**TASK**: Copy out the material below in full, but not its images.
========================
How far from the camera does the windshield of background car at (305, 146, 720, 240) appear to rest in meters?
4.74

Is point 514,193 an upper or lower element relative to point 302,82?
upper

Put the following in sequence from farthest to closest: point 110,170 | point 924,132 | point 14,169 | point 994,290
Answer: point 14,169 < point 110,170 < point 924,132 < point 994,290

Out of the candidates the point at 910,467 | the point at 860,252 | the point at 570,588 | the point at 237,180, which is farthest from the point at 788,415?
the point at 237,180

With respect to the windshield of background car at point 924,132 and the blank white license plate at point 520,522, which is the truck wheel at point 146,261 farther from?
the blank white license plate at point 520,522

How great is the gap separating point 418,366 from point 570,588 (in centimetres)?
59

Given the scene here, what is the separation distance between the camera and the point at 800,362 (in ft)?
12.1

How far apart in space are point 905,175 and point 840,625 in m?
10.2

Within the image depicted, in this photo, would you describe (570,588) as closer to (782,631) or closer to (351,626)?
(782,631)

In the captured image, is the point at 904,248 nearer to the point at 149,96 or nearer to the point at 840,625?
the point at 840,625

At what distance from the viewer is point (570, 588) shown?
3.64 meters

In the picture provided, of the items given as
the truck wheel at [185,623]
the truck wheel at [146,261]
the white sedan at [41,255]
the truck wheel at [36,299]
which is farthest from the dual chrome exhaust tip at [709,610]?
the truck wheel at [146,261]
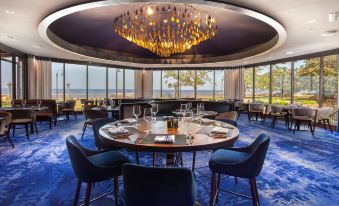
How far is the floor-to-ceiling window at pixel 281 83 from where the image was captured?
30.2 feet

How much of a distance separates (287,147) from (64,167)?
========================
**COMPLETED TASK**:
How far from the camera does the windshield of background car at (305, 146, 720, 240) appear to rest in meters?
4.74

Is point 514,193 an upper or lower element relative to point 302,82?
upper

Put the following in sequence from farthest to closest: point 110,170 | point 924,132 | point 14,169 | point 994,290
Answer: point 14,169 < point 110,170 < point 924,132 < point 994,290

Out of the candidates the point at 910,467 | the point at 860,252 | the point at 570,588 | the point at 237,180, which is farthest from the point at 788,415?
the point at 237,180

With respect to the windshield of background car at point 924,132 and the blank white license plate at point 520,522, which is the truck wheel at point 146,261 farther from?
the blank white license plate at point 520,522

How great is the gap separating point 418,366 from point 570,588 (in centimetres)?
59

Given the scene here, what is the separation distance between the camera and the point at 800,362 (in ft)?
12.1

How far apart in space are point 905,175 and point 840,625 in m?
10.2

Within the image depicted, in this photo, would you describe (570,588) as closer to (782,631) or closer to (351,626)?
(782,631)

In the captured image, is the point at 904,248 nearer to the point at 149,96 or nearer to the point at 840,625?
the point at 840,625

At what distance from the viewer is point (570, 588) shown?
3.64 meters

In the picture provided, of the items given as
the truck wheel at [185,623]
the truck wheel at [146,261]
the white sedan at [41,255]
the truck wheel at [36,299]
which is farthest from the dual chrome exhaust tip at [709,610]?
the truck wheel at [146,261]
How far is the floor-to-ceiling window at pixel 281 83 from where the image was captured?
30.2 feet

How much of a distance separates (287,147) from (64,167)?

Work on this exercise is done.